━━━ PAGE EXCERPT

For an LE deploy: set tls_mode="caddy", domain="agnes-dev.example.com",
ensure DNS A-record points at the VM, and acme_email is set on the
module (or seed_admin_email is, since acme_email defaults to it).
After this lands, tag as infra-v1.6.0 so downstream infra repos can bump
their module ref without needing the upstream change tracking.
* feat(deploy): fetch optional Google OAuth credentials from Secret Manager
Mirrors the existing keboola-storage-token / agnes-<customer>-jwt-secret
pattern: VM SA reads google-oauth-client-{id,secret} secrets at boot
(if they exist + IAM is wired by caller via runtime_secrets) and writes
them into /opt/agnes/.env. Empty / missing / 403 → silent fallback
to "" so password and email auth keep working untouched.
Pairs with downstream change in agnes-infra-keboola which adds the two
secret names to runtime_secrets, granting the Keboola VM SA secretAccessor
on them. Operator pre-creates the SM containers via gcloud secrets create
google-oauth-client-{id,secret} (one-time, out of band) — values stay
in SM forever; rotation = `gcloud secrets versions add`.
This unblocks the Keboola agnes-dev deploy from PR #3 (infra) — without
GOOGLE_CLIENT_{ID,SECRET} in .env, app/auth/providers/google.is_available()
returns False and the Google sign-in button never even appears.
* fix(cli): versioned wheel URL in setup instructions; drop broken /cli/agnes.whl alias (#36)
* fix(cli): inline PEP 427 wheel filename in setup instructions
`uv tool install <server>/cli/agnes.whl` fails with
error: The wheel filename "agnes.whl" is invalid: Must have a version
because uv validates the filename in the URL path *before* fetching — so
the server-side Content-Disposition header (which has the real versioned
filename) is never consulted, and an HTTP redirect does not help either:
uv resolves the filename from the initial URL.
Fix the root cause by inlining the real PEP 427 filename into the setup
snippet the dashboard copies to the clipboard. The wheel filename is
resolved server-side via `_find_wheel()` and substituted into the lines
returned from `setup_instructions.resolve_lines()`, so both the read-only
HTML preview and the JS clipboard renderer get byte-identical output.
Also added `/cli/wheel/{filename}` to serve wheels at their PEP 427 path,
and kept `/cli/agnes.whl` as a 302 redirect for manual/legacy callers —
though that redirect alone is NOT sufficient for `uv tool install` (uv
validates before following redirects) and is there only as defense-in-depth.
Verified locally:
- `uv tool install <server>/cli/wheel/agnes_the_ai_analyst-2.0.0-py3-none-any.whl` succeeds
- `/install` HTML now renders the versioned URL; `/cli/agnes.whl` no longer appears in the rendered snippet
* fix(cli): remove /cli/agnes.whl alias entirely — it only confused users
The bareword alias was never actually usable:
- `uv tool install <server>/cli/agnes.whl` fails at filename validation
before any HTTP fetch, so neither the Content-Disposition header nor a
302 redirect rescued it.
- The 302-to-versioned-path fallback left a visibly "working" URL in
browser / curl -L contexts, which is exactly how the original bug got
reported in the first place ("the URL loads, why doesn't install work?").

━━━━━━

TASK INSTRUCTIONS ▸
Rewrite the commit log from "For an LE deploy: set" up to and including "upstream change tracking.", putting "virtual machine" in place of "VM".

━━━ SOURCE INFORMATION

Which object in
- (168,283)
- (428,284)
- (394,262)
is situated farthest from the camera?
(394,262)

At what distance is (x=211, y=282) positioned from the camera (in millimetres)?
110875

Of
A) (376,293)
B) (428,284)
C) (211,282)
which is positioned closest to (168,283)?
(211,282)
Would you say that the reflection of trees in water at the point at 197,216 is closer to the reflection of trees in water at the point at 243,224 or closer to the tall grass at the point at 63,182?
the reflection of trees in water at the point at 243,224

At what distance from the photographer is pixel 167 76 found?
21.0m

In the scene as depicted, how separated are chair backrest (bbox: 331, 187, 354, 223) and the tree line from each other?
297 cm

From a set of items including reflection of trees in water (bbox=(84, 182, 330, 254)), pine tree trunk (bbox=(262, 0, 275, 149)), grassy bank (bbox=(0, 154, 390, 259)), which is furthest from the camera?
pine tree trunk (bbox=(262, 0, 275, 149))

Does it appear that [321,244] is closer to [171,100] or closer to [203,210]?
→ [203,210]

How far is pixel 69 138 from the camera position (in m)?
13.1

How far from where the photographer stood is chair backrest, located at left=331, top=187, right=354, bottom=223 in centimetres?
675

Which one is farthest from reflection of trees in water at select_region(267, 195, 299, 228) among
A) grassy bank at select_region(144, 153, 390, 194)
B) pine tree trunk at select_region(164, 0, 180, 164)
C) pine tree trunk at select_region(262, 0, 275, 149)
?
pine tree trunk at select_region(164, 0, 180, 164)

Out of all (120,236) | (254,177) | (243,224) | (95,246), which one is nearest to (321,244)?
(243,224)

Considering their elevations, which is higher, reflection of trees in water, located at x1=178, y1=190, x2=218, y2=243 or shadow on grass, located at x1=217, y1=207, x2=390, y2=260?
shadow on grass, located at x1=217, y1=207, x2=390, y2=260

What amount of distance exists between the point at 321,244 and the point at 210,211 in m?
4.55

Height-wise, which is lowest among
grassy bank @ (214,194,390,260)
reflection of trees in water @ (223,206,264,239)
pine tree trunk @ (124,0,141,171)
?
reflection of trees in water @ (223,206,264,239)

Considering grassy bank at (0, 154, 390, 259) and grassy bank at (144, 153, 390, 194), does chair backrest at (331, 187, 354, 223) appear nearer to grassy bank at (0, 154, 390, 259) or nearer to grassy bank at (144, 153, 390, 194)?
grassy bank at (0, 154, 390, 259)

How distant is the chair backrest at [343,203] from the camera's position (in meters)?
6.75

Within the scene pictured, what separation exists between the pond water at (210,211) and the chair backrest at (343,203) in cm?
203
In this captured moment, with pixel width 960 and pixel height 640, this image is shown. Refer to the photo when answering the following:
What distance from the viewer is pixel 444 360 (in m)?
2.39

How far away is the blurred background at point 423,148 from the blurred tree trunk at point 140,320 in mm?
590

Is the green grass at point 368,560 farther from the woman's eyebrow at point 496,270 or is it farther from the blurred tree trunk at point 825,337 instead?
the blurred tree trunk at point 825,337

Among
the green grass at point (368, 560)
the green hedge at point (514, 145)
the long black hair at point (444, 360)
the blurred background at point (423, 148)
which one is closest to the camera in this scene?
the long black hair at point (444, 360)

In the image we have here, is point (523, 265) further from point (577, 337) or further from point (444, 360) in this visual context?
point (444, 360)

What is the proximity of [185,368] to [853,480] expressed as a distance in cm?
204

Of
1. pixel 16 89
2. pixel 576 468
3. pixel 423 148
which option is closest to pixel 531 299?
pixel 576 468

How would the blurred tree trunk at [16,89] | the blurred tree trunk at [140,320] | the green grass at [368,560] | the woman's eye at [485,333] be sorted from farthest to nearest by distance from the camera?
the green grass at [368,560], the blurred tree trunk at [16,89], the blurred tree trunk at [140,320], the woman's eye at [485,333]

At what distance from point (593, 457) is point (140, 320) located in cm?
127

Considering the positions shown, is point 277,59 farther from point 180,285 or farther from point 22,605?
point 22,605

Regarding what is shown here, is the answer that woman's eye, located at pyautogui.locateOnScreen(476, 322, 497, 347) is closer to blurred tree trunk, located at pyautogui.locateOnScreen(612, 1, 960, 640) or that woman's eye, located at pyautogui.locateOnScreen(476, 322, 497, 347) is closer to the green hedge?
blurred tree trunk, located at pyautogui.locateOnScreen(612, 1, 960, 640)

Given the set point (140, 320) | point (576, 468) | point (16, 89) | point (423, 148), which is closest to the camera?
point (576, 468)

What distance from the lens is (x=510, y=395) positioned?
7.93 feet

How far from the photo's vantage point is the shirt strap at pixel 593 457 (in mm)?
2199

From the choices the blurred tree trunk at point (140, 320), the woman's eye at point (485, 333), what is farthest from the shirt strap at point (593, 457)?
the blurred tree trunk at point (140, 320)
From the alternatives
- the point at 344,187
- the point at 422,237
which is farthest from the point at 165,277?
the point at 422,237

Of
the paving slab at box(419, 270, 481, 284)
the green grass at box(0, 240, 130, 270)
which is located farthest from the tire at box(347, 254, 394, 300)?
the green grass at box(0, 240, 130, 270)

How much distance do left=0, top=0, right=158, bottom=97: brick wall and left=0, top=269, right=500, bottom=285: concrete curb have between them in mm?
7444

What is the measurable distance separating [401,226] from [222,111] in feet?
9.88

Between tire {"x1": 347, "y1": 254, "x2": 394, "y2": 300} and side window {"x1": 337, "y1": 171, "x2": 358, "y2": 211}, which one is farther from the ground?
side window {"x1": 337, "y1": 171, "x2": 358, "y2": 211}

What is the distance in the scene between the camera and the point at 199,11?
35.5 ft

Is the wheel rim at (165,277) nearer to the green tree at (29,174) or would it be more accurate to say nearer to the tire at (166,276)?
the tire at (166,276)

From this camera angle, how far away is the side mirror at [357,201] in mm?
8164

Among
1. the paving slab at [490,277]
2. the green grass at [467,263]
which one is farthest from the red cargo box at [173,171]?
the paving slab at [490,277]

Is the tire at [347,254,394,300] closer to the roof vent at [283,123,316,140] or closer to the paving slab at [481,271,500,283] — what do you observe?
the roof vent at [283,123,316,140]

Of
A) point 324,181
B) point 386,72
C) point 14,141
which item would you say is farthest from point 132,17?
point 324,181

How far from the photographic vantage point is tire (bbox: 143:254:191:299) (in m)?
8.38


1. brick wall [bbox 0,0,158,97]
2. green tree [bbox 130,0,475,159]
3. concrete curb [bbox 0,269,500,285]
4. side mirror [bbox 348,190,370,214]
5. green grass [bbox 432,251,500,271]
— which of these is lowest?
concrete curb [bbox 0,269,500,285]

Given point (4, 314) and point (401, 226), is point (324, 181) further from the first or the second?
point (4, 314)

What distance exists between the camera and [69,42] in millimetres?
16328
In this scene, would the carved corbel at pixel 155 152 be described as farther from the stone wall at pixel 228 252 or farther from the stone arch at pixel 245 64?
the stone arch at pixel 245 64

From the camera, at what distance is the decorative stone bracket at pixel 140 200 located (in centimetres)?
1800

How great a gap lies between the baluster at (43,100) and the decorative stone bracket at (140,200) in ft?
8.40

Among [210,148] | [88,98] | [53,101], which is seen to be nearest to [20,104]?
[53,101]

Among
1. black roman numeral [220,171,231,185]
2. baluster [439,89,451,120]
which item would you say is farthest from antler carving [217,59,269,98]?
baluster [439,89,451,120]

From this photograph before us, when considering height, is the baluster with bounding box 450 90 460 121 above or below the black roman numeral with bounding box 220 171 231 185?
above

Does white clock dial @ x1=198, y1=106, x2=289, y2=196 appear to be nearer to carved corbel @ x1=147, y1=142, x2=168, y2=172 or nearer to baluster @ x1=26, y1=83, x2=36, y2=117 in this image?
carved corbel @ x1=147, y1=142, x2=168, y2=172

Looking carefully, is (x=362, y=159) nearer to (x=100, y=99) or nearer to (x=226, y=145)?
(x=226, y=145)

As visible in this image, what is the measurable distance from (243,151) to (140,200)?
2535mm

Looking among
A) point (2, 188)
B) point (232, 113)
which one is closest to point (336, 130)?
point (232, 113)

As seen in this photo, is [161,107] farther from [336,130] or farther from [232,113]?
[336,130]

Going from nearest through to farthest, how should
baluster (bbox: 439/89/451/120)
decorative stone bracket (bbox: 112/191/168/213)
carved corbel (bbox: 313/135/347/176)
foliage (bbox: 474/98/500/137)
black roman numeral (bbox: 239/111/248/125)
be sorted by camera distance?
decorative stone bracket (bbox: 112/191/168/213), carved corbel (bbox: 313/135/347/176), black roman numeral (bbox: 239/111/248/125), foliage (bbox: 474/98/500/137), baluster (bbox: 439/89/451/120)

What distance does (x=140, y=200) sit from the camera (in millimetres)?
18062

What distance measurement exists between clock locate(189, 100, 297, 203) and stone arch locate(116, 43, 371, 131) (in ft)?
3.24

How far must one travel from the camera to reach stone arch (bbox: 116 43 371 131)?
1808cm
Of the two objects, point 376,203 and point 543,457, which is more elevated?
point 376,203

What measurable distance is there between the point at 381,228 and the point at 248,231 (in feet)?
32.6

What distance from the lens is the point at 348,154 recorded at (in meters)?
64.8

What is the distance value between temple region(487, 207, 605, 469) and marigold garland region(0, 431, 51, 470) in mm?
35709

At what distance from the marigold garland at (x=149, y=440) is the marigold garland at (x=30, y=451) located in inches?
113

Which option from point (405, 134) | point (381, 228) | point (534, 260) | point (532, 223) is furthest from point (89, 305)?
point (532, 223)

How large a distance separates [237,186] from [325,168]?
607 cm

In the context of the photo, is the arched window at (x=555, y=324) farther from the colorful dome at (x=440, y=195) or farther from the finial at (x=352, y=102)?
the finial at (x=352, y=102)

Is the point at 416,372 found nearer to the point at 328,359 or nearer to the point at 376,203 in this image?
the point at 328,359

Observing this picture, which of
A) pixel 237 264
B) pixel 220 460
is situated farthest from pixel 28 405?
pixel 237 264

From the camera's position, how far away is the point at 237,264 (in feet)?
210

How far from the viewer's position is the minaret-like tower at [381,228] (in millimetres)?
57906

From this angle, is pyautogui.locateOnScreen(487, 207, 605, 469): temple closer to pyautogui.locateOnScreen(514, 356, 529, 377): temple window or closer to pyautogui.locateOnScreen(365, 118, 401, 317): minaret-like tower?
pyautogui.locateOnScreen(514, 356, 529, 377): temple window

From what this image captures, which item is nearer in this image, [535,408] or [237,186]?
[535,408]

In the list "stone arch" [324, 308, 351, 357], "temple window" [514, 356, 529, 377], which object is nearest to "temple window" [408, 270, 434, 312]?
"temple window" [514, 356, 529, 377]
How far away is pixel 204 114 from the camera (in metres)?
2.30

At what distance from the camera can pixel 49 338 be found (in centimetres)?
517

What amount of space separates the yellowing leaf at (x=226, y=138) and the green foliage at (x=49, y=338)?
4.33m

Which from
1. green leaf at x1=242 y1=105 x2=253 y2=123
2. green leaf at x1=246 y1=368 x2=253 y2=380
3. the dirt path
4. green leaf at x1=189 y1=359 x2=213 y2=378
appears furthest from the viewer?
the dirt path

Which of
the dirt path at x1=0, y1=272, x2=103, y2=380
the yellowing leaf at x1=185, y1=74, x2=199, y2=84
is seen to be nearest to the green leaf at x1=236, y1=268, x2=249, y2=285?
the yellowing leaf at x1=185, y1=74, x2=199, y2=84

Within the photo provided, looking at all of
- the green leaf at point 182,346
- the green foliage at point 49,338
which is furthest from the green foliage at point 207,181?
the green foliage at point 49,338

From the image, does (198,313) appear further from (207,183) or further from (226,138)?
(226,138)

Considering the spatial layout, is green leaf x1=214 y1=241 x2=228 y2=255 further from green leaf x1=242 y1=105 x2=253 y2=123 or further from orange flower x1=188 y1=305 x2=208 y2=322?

━━━━━━

ANSWER TO THIS EXERCISE ▸
For an LE deploy: set tls_mode="caddy", domain="agnes-dev.example.com",
ensure DNS A-record points at the virtual machine, and acme_email is set on the
module (or seed_admin_email is, since acme_email defaults to it).
After this lands, tag as infra-v1.6.0 so downstream infra repos can bump
their module ref without needing the upstream change tracking.